■ **REQUIRED WORK**:
a – From the Raygun4Net code review thread, quote the passage from "protected readonly RaygunSettingsBase" up to and including "of the Clients?".
b – Pick up the Raygun4Net code review thread where it stops and keep it going.

■ **EXTRACT TO READ**:
_ _ _ _ _

Mindscape.Raygun4Net.Tests/RaygunBreadcrumbsTests.cs

@@ -27,7 +28,7 @@ public void TearDown()

    [Test]
    public void Set_ClassName_MethodName_And_LineNumber_Automatically_If_Configured()
-    {
+    {      


phillip-haydon · 2024-02-07T21:17:04Z

Mindscape.Raygun4Net.Tests/Model/FakeRaygunClient.cs

+    
+    public IEnumerable<Exception> ExposeStripWrapperExceptions(Exception exception)
    {
-      return CreateWebClient();
+      return StripWrapperExceptions(exception);
    }
-
+    


Whitespace giving me anxiety...

phillip-haydon

Looking good.

Obi-Dann · 2024-02-08T22:41:00Z

Mindscape.Raygun4Net.NetCore.Common/RaygunClientBase.cs

@@ -35,6 +36,7 @@ public abstract class RaygunClientBase
    private bool _handlingRecursiveGrouping;

    protected readonly RaygunSettingsBase _settings;
+    private readonly ThrottledBackgroundMessageProcessor _backgroundMessageProcessor;


Hmm, RaygunAspNetClient is still created per request, it means that users using RaygunAspNet won't issues with SNAT ports fixed because there will be multiple instances of the Clients?

_ _ _ _ _

■ **SUPPLIED INFORMATION**:
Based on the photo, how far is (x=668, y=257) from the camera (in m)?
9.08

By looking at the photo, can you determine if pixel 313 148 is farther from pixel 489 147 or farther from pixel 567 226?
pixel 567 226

_ _ _ _ _

■ **FINAL ANSWERS**:
a –
protected readonly RaygunSettingsBase _settings;
+    private readonly ThrottledBackgroundMessageProcessor _backgroundMessageProcessor;


Hmm, RaygunAspNetClient is still created per request, it means that users using RaygunAspNet won't issues with SNAT ports fixed because there will be multiple instances of the Clients?

b –
Also, it's Disposable but never Disposed?

Using the middleware, you are correct, because the Client only controls it's own limitations, creating other clients gets around the throttling. This is a larger design choice we want to resolve.

Ideally the middleware shouldn't be creating a new client for each request - but it adds complexity.

Alternatively, the message queue could be a singleton, however that adds another layer of complexity when many clients could be queuing messages.

Calling dispose in a deconstructor would certainly help, currently when the client is GC'd the message queue should also be collected alongside it

Obi-Dann · 2024-02-08T22:43:17Z

Mindscape.Raygun4Net.NetCore.Common/RaygunClientBase.cs

-          await StripAndSend(exception, tags, userCustomData, userInfo);
-        });
-
+          if (!_backgroundMessageProcessor.Enqueue(async () => await BuildMessage(ex, tags, userCustomData, userInfo)))


This can result in an issue depending on when BuildMessage runs. In AspNetCore, BuildMessage attempts to read data from HttpContext. If BuildMessage is executed after HttpContext is disposed, it will either fail or won't get necessary data.
Shouldn't BuildMessage be called before enqueue and Enqueue should receive the built message rather than a Func<RaygunMessage>?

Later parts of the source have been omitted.